• Texto mostrado
□ □ □ □
Con gran profundidad explicó la importancia de la filosofía aristotélica y escribió comentarios a todos los libros de la Biblia. Este erudito defendió la autonomía de la razón en la investigación experimental. Fue el primero en estudiar innumerables especies animales, incluyendo peces y abejas; sus descubrimientos sirvieron para fundar muchas disciplinas científicas.
Por eso es que el papa Pío XI lo canonizó en 1931 y lo proclamó “Patrono de los científicos.” San Alberto falleció en 1280. Sus restos reposan en la cripta de la Iglesia de San Andrés, en Colonia.
Sus conocimientos científicos eran tan considerables, que sus contemporáneos hicieron circular una enorme cantidad de leyendas en torno a este supuesto “mago Alberto”, pues poseía amplísimos conocimientos filosóficos y científicos, que, con un claro pensamiento y capacidad de observación, sabía relacionar entre sí. Muchos incluso le temían y se referían a él como “el hombre que todo lo sabe”.
□ □ □ □
• Ejercicios
1. Copia el fragmento del texto sobre San Alberto que comienza con "Con gran profundidad" y termina tras "Andrés, en Colonia.", pero sustituye "abejas" por "hormigas".
2. Indica si cada afirmación concuerda con el texto sobre San Alberto y cita las palabras que lo deciden: (a) San Alberto murió en 1280. (b) El papa Pío XI lo canonizó en 1913. (c) Muchos se referían a él como "el hombre que todo lo sabe".
Responde basándote únicamente en el texto sobre San Alberto.
□ □ □ □
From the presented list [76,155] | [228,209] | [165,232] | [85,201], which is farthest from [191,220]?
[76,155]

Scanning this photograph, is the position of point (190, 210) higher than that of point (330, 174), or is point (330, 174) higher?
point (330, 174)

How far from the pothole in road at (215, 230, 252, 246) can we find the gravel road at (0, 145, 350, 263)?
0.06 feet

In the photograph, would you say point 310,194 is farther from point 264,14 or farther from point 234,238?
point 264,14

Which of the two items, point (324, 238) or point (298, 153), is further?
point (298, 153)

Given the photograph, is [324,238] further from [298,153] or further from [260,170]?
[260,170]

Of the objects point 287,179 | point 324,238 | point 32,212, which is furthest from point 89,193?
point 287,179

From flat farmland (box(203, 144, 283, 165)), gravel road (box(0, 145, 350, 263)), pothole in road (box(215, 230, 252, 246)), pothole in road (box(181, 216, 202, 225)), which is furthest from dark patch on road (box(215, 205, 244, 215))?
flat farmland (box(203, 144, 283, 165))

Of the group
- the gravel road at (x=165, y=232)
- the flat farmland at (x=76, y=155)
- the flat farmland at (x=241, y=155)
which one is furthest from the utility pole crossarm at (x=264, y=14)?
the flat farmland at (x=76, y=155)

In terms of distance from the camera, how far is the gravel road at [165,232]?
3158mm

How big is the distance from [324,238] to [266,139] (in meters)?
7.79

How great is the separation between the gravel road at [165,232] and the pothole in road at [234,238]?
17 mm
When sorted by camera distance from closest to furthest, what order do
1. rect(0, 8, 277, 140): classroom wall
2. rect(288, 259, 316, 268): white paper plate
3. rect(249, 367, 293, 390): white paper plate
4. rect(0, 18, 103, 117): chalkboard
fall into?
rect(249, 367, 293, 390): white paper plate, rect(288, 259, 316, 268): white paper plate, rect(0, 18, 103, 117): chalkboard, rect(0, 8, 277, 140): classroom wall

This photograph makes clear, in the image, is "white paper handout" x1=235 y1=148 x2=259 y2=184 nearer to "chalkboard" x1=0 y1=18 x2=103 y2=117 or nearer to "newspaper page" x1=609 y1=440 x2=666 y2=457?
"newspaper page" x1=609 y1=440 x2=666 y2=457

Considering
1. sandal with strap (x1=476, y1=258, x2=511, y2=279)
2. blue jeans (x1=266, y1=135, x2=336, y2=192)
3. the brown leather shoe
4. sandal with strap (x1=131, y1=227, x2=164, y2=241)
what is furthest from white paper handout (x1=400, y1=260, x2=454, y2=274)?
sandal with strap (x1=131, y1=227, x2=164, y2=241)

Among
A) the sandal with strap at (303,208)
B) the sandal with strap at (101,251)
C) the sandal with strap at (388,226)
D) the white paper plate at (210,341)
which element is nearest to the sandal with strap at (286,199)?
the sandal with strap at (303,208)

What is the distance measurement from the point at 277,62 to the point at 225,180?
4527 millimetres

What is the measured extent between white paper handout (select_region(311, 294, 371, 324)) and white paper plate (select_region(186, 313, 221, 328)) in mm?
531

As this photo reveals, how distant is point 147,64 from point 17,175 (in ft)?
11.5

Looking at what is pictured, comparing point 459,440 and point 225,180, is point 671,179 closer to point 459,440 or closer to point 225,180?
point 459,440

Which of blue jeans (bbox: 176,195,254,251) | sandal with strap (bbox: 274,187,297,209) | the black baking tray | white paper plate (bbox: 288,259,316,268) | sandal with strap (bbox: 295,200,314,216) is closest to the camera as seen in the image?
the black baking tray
□ □ □ □
• Respuestas
1.
Con gran profundidad explicó la importancia de la filosofía aristotélica y escribió comentarios a todos los libros de la Biblia. Este erudito defendió la autonomía de la razón en la investigación experimental. Fue el primero en estudiar innumerables especies animales, incluyendo peces y hormigas; sus descubrimientos sirvieron para fundar muchas disciplinas científicas.
Por eso es que el papa Pío XI lo canonizó en 1931 y lo proclamó “Patrono de los científicos.” San Alberto falleció en 1280. Sus restos reposan en la cripta de la Iglesia de San Andrés, en Colonia.

2.
(a) Sí: "San Alberto falleció en 1280."
(b) No: "el papa Pío XI lo canonizó en 1931"
(c) Sí: "Muchos incluso le temían y se referían a él como “el hombre que todo lo sabe”."